OGH 5Ob168/02w

OGH5Ob168/02w3.12.2002

Der Oberste Gerichtshof hat als Revisionsgericht durch den Senatspräsidenten des Obersten Gerichtshofes Dr. Klinger als Vorsitzenden sowie die Hofräte des Obersten Gerichtshofes Dr. Floßmann, Dr. Baumann und die Hofrätinnen des Obersten Gerichtshofes Dr. Hurch und Dr. Kalivoda als weitere Richter in der Rechtssache der klagenden Partei Julius Ernst F*****, vertreten durch Dr. Klaus Herke, Rechtsanwalt in 6020 Innsbruck, Anichstraße 33, gegen die beklagte Partei Thomas S*****, vertreten durch Dr.

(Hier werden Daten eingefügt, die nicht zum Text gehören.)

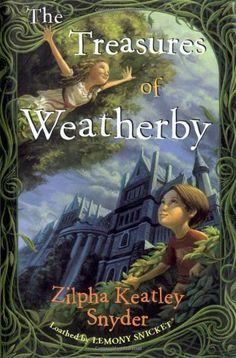 The Treasures of Weatherby by Zilpha Keatley Snyder - I haven't read this one, but I love ZKS, so I need to find it.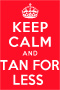 keep calm and tan for less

Klaus Vergeiner, Rechtsanwalt in 6020 Innsbruck, Maximilianstraße 9, wegen Unterhaltsherabsetzung (Reststreitwert im Revisionsverfahren EUR 2.092,98 = ATS 28.780,--), über die Revision der klagenden Partei gegen das Urteil des Landesgerichtes Innsbruck als Berufungsgericht vom 21. März 2002, GZ 4 R 471/01w-26, womit das Urteil des Bezirksgerichtes Innsbruck vom 29. Juni 2001, GZ 36 C 46/00s-22, bestätigt wurde, folgenden

Beschluss

gefasst:

 

Spruch:

Die Revision wird zurückgewiesen.

Die beklagte Partei hat die Kosten ihrer Revisionsbeantwortung selbst zu tragen.

Text

Begründung

Mit dem angefochtenen Urteil hat das Berufungsgericht die erstgerichtliche Abweisung eines Unterhaltsherabsetzungsbegehrens des Klägers bestätigt, die ordentliche Revision gegen seine Entscheidung jedoch für zulässig erklärt, weil eine mit dem vorliegenden Fall zur Gänze vergleichbare Rechtsprechung des OGH zur Unterhaltsbemessung bei einem schwerstbehinderten Unterhaltsberechtigten fehle und die Frage, ob die Anrechnung von Transferleistungen bei getrennten Haushalten iSd Erkenntnisses des VfGH vom 27. 6. 2001, B 1285/00, im vorliegenden Fall (auch im Hinblick auf die mittlerweilige Überprüfung des § 12a FLAG auf seine Verfassungskonformität) Bedeutung hat, als maßgebliche Rechtsfrage (iSd § 502 Abs 1 ZPO) zu werten sei.

Rechtliche Beurteilung

Die in § 502 Abs 1 ZPO normierten Voraussetzungen für die Anrufung des OGH liegen jedoch nicht vor.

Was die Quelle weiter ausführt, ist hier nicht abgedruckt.